= Passage provided =
>>>

Posted on: Saturday, 27 September 2003, 06:00 CDT

A court vacated the child molestation conviction of defrocked priest John Geoghan because he died in prison during his pending appeal, a ruling that angered accusers of the former cleric.

The decision Friday by the Massachusetts Appeals Court is customary under state law when convicts die mid-appeal and attorneys seek to have their convictions voided.

Mitchell Garabedian, who represents many of Geoghan's alleged victims, called for the law to be changed.

"It's as though the reporting of Father John J. Geoghan's sexual abuse, his trial, and the jury decision never existed," Garabedian said.

Geoghan's case triggered the sex scandal in the nation's Roman Catholic Church. He had been serving a nine- to 10-year sentence for groping a 10-year-old boy and was accused of molesting nearly 150 boys over three decades.

Last month, the 68-year-old was strangled and beaten to death in his prison cell, allegedly by fellow inmate Joseph L. Druce. Druce has pleaded innocent to murder.

The court vacated Geoghan's conviction for indecent assault and battery on Sept. 17, and ordered his original indictment dismissed after his attorney filed notice of Geoghan's death with the court on Sept. 2.

<<<

= Work to be completed =
Write what comes next in the news report on the court vacating John Geoghan's conviction, picking up after its final sentence. The data that come next are from a separate, unrelated source.

= Supplied material =
>>>

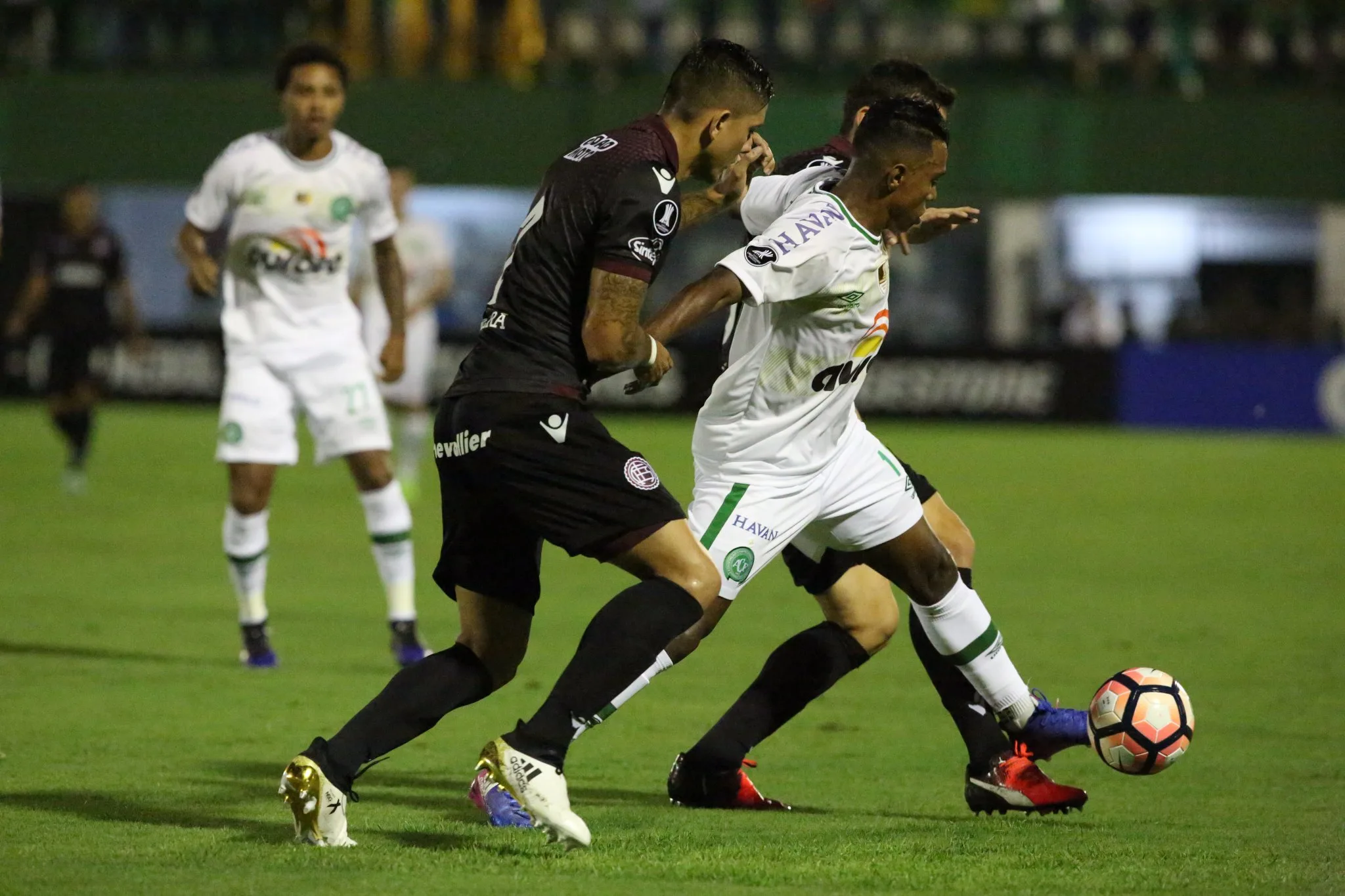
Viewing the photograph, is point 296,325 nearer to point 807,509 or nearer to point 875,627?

<<<
>>>

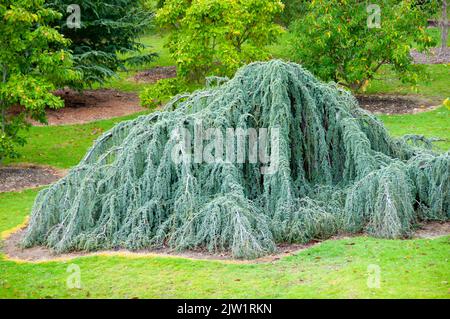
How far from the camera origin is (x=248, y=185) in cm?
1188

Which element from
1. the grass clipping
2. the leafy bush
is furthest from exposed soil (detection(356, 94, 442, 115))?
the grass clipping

<<<
>>>

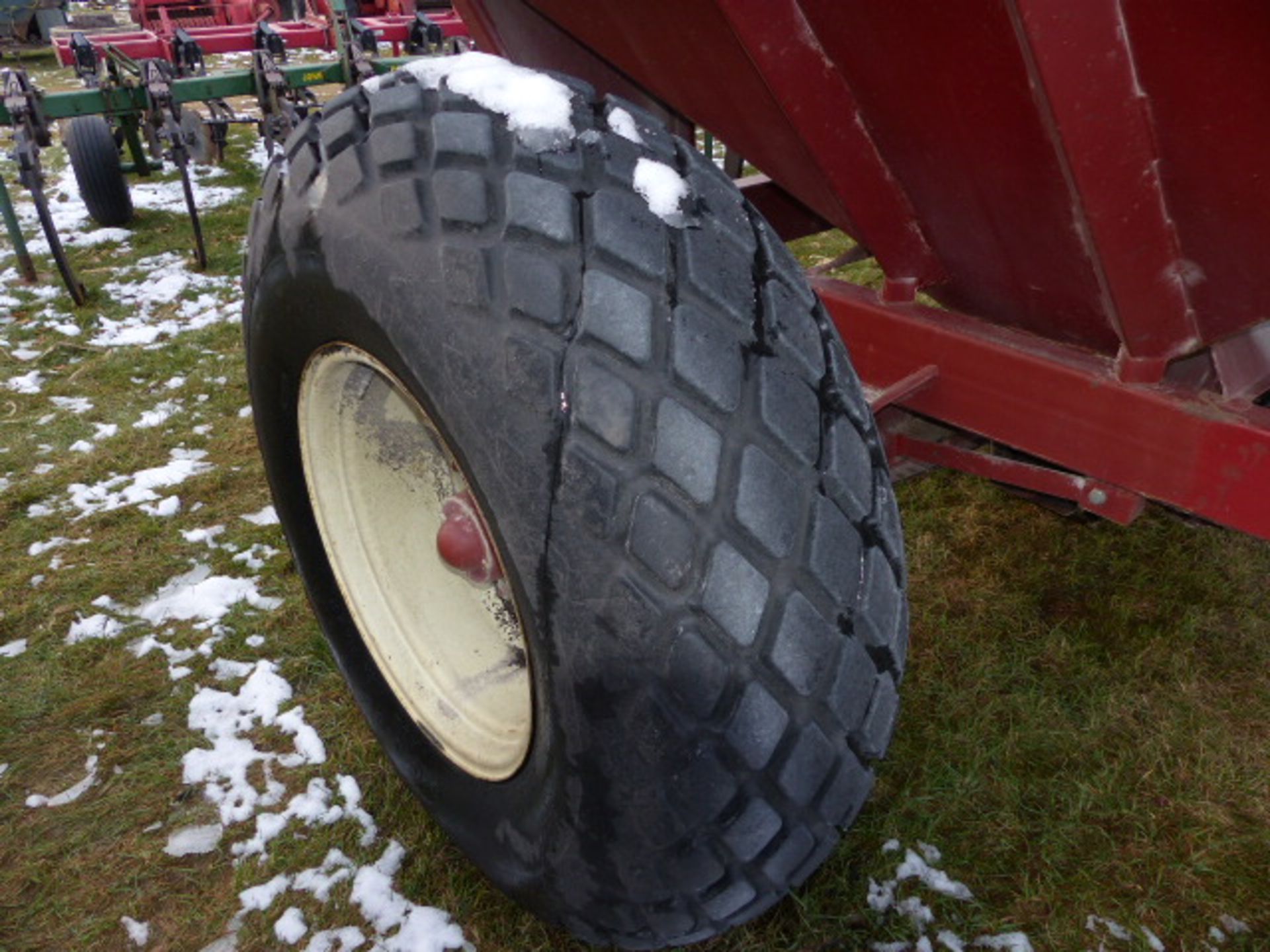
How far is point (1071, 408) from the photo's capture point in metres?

<<<

= Answer section =
According to the ruling, state prosecutors neither opposed nor agreed to the motion from Geoghan's attorney that the conviction be vacated. A spokeswoman for Middlesex District Attorney Martha Coakley, whose office prosecuted Geoghan, did not immediately respond to a request for comment.

The attorney who represented Geoghan, David Skeels, did not immediately return a call seeking comment.

Ralph DelVecchio, 47, who settled the claim that Geoghan molested him when he was a child, said the vacated conviction means little to him.

"To be honest with you, I'm not paying any attention to this stuff any more," he said. "I settled things, I know what's what, and I moved on with my life."

Geoghan was not the first high-profile convict whose guilty verdict was voided because of a mid-appeal death. The conviction of John Salvi, who was convicted of murdering two abortion clinic workers in a 1994 shooting rampage at two Boston-area clinics, was voided in 1997 after he apparently committed suicide in his prison cell.

Massachusetts lawmakers tried to close the legal loophole that allowed the conviction to be expunged, but the effort died in the Legislature.